Equal parts of tallow soap, made perfectly dry, and spirit of wine, are to be put into a copper still, which is plunged in a water-bath, and furnished with its capital and refrigeratory. The heat applied to effect the solution should be as slight as possible, to avoid evaporating too much of the alcohol. The solution being effected, must be suffered to settle; and after a few hours’ repose, the clear supernatant liquid is drawn off into tin frames, of the form desired for the cakes of soap. These bars do not acquire their proper degree of transparency till after a few weeks’ exposure to dry air. They are now planed, and subjected to the proper mechanical treatment for making cakes of any form. The soap is coloured with strong alcoholic solution of archil for the rose tint, and of turmeric for the deep yellow. Transparent soaps, however pleasing to the eye, are always of indifferent quality; they are never so detergent as ordinary soaps, and they eventually acquire a disagreeable smell.
| Soap charged with duty in | 1834. | 1835. | 1836. | |||
|---|---|---|---|---|---|---|
| lbs. | lbs. | lbs. | ||||
| Hard | 144,344,043 | 143,806,207 | 146,539,210 | |||
| Soft | 10,401,281 | 12,103,109 | 13,358,894 | |||
| Amount of duty | at 11⁄2d. | per lb. on | hard soap | £902,150 | £930,039 | £915,861 |
| do. | at 1d. | soft soap | 43,339 | 50,429 | 55,662 | |
SOAPSTONE; see [Steatite].
SODA, Caustic soda (Hydrate de soude, Fr.; Aetznatron, Germ.); is an alkaline substance, used in chemical researches, in bleaching, and in the manufacture of soap. It is prepared by boiling a solution of crystallized carbonate of soda in 4 or 5 parts of water, with half its weight of recently slaked and sifted lime. At the end of half an hour, the vessel of iron, porcelain, or preferably silver, may be removed from the fire, and covered carefully, till the calcareous matter has settled into a solid magma at the bottom. The clear supernatant lye may be then decanted into bottles for use in the liquid state, or evaporated, out of contact of air, till it assumes an oily appearance, then poured upon an iron or marble slab, broken into pieces, and put up in phials secured with greased stoppers or corks.

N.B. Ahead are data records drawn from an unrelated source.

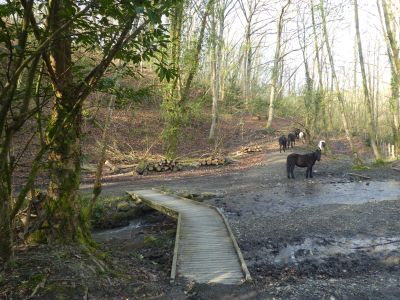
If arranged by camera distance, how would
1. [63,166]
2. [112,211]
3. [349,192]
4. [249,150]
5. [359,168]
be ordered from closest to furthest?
[63,166] → [112,211] → [349,192] → [359,168] → [249,150]

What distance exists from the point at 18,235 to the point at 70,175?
73.6 inches

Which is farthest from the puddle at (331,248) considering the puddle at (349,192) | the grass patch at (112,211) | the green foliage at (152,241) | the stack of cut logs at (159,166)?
the stack of cut logs at (159,166)

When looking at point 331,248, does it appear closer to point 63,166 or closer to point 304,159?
point 63,166

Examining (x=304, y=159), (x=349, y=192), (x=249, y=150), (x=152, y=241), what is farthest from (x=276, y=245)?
(x=249, y=150)

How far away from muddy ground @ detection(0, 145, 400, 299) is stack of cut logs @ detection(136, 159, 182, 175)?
204cm

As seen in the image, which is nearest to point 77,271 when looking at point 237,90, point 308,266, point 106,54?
point 106,54

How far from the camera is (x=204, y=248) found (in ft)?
25.5

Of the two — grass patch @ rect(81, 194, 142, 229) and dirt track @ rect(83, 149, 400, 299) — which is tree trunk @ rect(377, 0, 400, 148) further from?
grass patch @ rect(81, 194, 142, 229)

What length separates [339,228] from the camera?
949 centimetres

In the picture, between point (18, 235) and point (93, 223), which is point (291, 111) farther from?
point (18, 235)

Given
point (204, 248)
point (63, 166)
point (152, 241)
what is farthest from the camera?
point (152, 241)

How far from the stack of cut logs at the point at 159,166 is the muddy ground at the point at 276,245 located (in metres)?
2.04

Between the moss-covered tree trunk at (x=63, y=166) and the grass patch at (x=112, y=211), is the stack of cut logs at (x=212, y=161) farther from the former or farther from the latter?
the moss-covered tree trunk at (x=63, y=166)

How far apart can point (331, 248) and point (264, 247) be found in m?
1.52
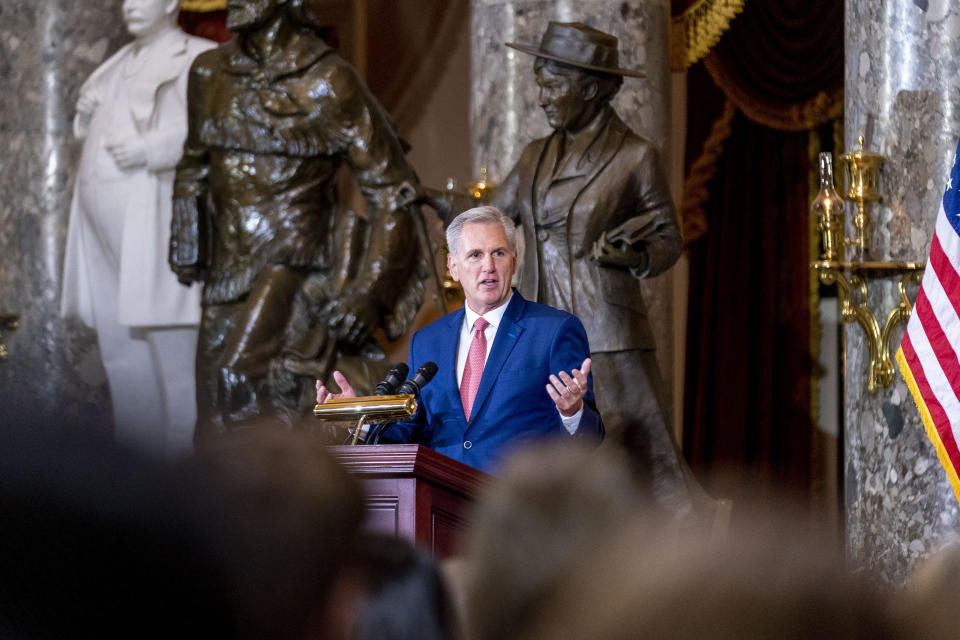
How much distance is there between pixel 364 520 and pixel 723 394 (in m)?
7.98

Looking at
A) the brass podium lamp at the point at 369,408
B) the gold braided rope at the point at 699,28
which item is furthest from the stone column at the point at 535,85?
the brass podium lamp at the point at 369,408

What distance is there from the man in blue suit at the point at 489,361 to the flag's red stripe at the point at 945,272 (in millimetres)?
993

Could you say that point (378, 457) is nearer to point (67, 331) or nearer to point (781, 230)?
point (67, 331)

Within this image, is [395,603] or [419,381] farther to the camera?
[419,381]

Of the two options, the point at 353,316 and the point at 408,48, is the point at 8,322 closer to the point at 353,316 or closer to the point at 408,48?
the point at 353,316

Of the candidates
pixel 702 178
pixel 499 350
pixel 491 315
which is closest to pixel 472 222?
pixel 491 315

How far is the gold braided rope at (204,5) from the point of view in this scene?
8414 mm

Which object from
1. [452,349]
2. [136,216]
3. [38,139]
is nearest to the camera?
[452,349]

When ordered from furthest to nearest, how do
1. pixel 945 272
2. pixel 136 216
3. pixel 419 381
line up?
pixel 136 216
pixel 945 272
pixel 419 381

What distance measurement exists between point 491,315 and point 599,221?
1121 mm

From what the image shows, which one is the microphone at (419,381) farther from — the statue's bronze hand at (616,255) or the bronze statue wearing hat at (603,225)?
the bronze statue wearing hat at (603,225)

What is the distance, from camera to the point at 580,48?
471 centimetres

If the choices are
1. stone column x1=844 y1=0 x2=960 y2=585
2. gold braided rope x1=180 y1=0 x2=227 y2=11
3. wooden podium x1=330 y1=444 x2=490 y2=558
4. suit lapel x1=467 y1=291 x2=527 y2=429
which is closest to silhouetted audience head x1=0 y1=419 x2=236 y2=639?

Caustic soda is a white brittle mass, of a fibrous texture, a specific gravity of 1·536, melting at a heat under redness, having a most corrosive taste and action upon animal matters, dissolving readily in both water and alcohol, attracting carbonic acid when exposed to the atmosphere, but hardly any water, and falling thereby into an efflorescent carbonate; it forms soaps with tallow, oils, wax, rosin; dissolves wool, hair, silk, horn, alumina, silica, sulphur, and some metallic sulphurets. It consists of 77·66 soda, and 22·34 water. A solution of caustic soda affords no precipitate with solution of chloride of platinum, or tartaric acid, as a solution of caustic potash never fails to do.
The following Table of the quantity of Caustic Soda contained in Lyes of different densities, has been given by Richter:—
| Spec. grav. | Soda per cent. |
|---|---|
| 1·00 | 0·00 |
| 1·02 | 2·07 |
| 1·04 | 4·02 |
| 1·06 | 5·89 |
| 1·08 | 7·69 |
| 1·10 | 9·43 |
| 1·12 | 11·10 |
| 1·14 | 12·81 |
| 1·16 | 14·73 |
| 1·18 | 16·73 |
| 1·20 | 18·71 |
| 1·22 | 20·66 |
| 1·24 | 22·58 |
| 1·26 | 24·47 |
| 1·28 | 26·33 |
| 1·30 | 28·16 |
| 1·32 | 29·96 |
| 1·34 | 31·67 |
| 1·35 | 32·40 |
| 1·36 | 33·08 |
| 1·38 | 34·41 |
Soda free from water, can be obtained only by the combustion of [sodium], which see.
SODA, CARBONATE OF (Kohlensaures natron, Germ.): is the soda of commerce in various states, either crystallized, in lumps, or in a crude powder called soda-ash. It exists in small quantities in certain mineral waters; as, for example, in those of Seltzer, Seydschutz, Carlsbad, and the volcanic springs of Iceland, especially the Geyser; it frequently occurs as an efflorescence in slender needles upon damp walls, being produced by the action of the lime upon the sea salt present in the mortar. The mineral soda is the sesquicarbonate, to be afterwards described.